训练结果不稳定_模型训练无法固定结果怎么办-优快云博客

本文链接：https://blog.youkuaiyun.com/qq_44901346/article/details/116262346

本文探讨了在深度学习训练中如何通过设置随机种子来复现实验结果，特别指出nn.upsample层的'bilinear'模式可能导致结果的随机性。建议使用'nearest'模式以提高结果一致性。通过对随机种子的控制和模型结构的调整，可以更好地控制和复现深度学习实验。

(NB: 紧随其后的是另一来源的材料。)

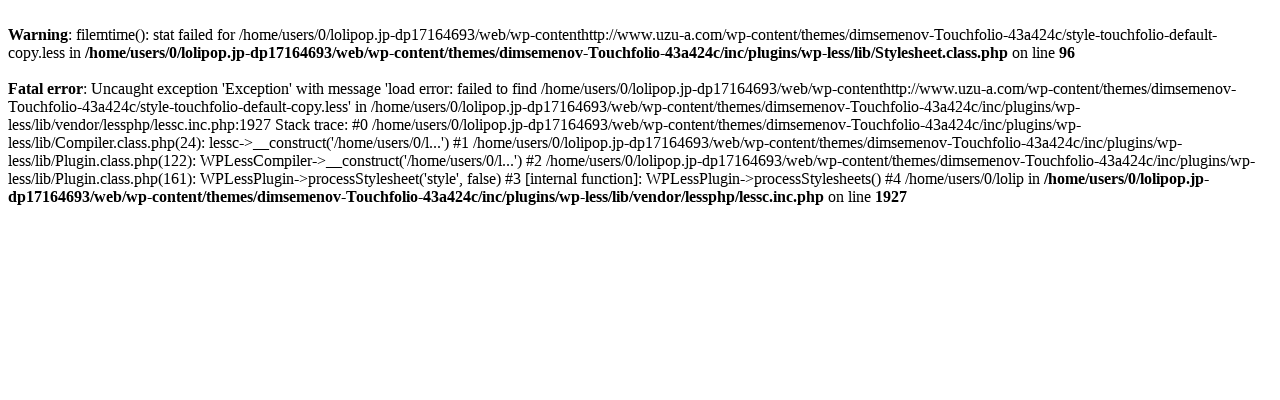

--- FILE ---
content_type: text/html; charset=UTF-8
request_url: http://www.uzu-a.com/blog/20111004/
body_size: 471
content:
<br />
<b>Warning</b>:  filemtime(): stat failed for /home/users/0/lolipop.jp-dp17164693/web/wp-contenthttp://www.uzu-a.com/wp-content/themes/dimsemenov-Touchfolio-43a424c/style-touchfolio-default-copy.less in <b>/home/users/0/lolipop.jp-dp17164693/web/wp-content/themes/dimsemenov-Touchfolio-43a424c/inc/plugins/wp-less/lib/Stylesheet.class.php</b> on line <b>96</b><br />
<br />
<b>Fatal error</b>:  Uncaught exception 'Exception' with message 'load error: failed to find /home/users/0/lolipop.jp-dp17164693/web/wp-contenthttp://www.uzu-a.com/wp-content/themes/dimsemenov-Touchfolio-43a424c/style-touchfolio-default-copy.less' in /home/users/0/lolipop.jp-dp17164693/web/wp-content/themes/dimsemenov-Touchfolio-43a424c/inc/plugins/wp-less/lib/vendor/lessphp/lessc.inc.php:1927
Stack trace:
#0 /home/users/0/lolipop.jp-dp17164693/web/wp-content/themes/dimsemenov-Touchfolio-43a424c/inc/plugins/wp-less/lib/Compiler.class.php(24): lessc-&gt;__construct('/home/users/0/l...')
#1 /home/users/0/lolipop.jp-dp17164693/web/wp-content/themes/dimsemenov-Touchfolio-43a424c/inc/plugins/wp-less/lib/Plugin.class.php(122): WPLessCompiler-&gt;__construct('/home/users/0/l...')
#2 /home/users/0/lolipop.jp-dp17164693/web/wp-content/themes/dimsemenov-Touchfolio-43a424c/inc/plugins/wp-less/lib/Plugin.class.php(161): WPLessPlugin-&gt;processStylesheet('style', false)
#3 [internal function]: WPLessPlugin-&gt;processStylesheets()
#4 /home/users/0/lolip in <b>/home/users/0/lolipop.jp-dp17164693/web/wp-content/themes/dimsemenov-Touchfolio-43a424c/inc/plugins/wp-less/lib/vendor/lessphp/lessc.inc.php</b> on line <b>1927</b><br />
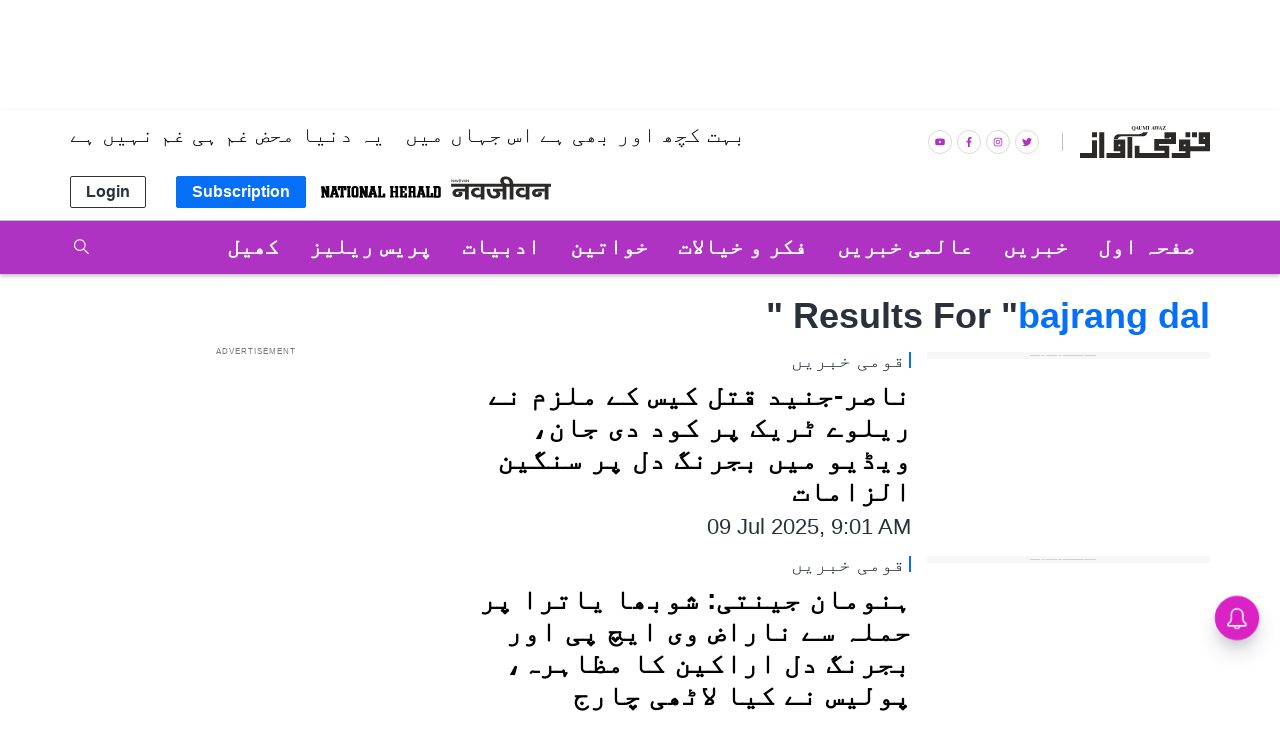

--- FILE ---
content_type: text/html; charset=utf-8
request_url: https://www.google.com/recaptcha/api2/aframe
body_size: 267
content:
<!DOCTYPE HTML><html><head><meta http-equiv="content-type" content="text/html; charset=UTF-8"></head><body><script nonce="ZqTEoazZqo_bSnXM0fhY3g">/** Anti-fraud and anti-abuse applications only. See google.com/recaptcha */ try{var clients={'sodar':'https://pagead2.googlesyndication.com/pagead/sodar?'};window.addEventListener("message",function(a){try{if(a.source===window.parent){var b=JSON.parse(a.data);var c=clients[b['id']];if(c){var d=document.createElement('img');d.src=c+b['params']+'&rc='+(localStorage.getItem("rc::a")?sessionStorage.getItem("rc::b"):"");window.document.body.appendChild(d);sessionStorage.setItem("rc::e",parseInt(sessionStorage.getItem("rc::e")||0)+1);localStorage.setItem("rc::h",'1769145421781');}}}catch(b){}});window.parent.postMessage("_grecaptcha_ready", "*");}catch(b){}</script></body></html>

摘要生成于 C知道，由 DeepSeek-R1 满血版支持，前往体验 >

一般情况下，同一个网络跑多次，结果是不可能一样的。想要复现结果首先可以试试随机种子，固定住网络的大部分随机性。随机种子，设置如下：

if manual_seed is not None:
            logger.info(f'Seed the RNG for all devices with {manual_seed}')
            os.environ['PYTHONHASHSEED'] = str(manual_seed)
            torch.manual_seed(manual_seed)
            torch.cuda.manual_seed(manual_seed)
            torch.cuda.manual_seed_all(manual_seed)  # if you are using multi-GPU
            random.seed(manual_seed)
            np.random.seed(manual_seed)
            torch.backends.cudnn.deterministic = True
            torch.backends.cudnn.benchmark = False
            torch.backends.cudnn.enabled = True

随机种子要放到训练代码的最前面。
可使用下面的代码在每次实验室产生随机的随机种子，然后想办法将每次的随机种子保存下来以便复现结果。

seed = int(time.time() * 256)

若是固定随机种子后结果还是不能复现，那么原因应该就出在定义的模型里面了。
我就是这样子的，在使用随机种子后，前几个batch的训练的结果一样，然后到后面结果就慢慢差距变大。后来通过多次实验找到了这个随机性出现在nn.upsample层。

self.up = nn.Upsample(scale_factor=2, mode='bilinear', align_corners=True)

nn.Upsample中若使用 mode='bilinear’会使得结果出现随机性。
可将mode改为 mode=‘nearest’。

 nn.Upsample(scale_factor=(2, 2, 2), mode='nearest')

torch.nn.functional.interpolate也是一样的，'bilinear’模式会带来随机性。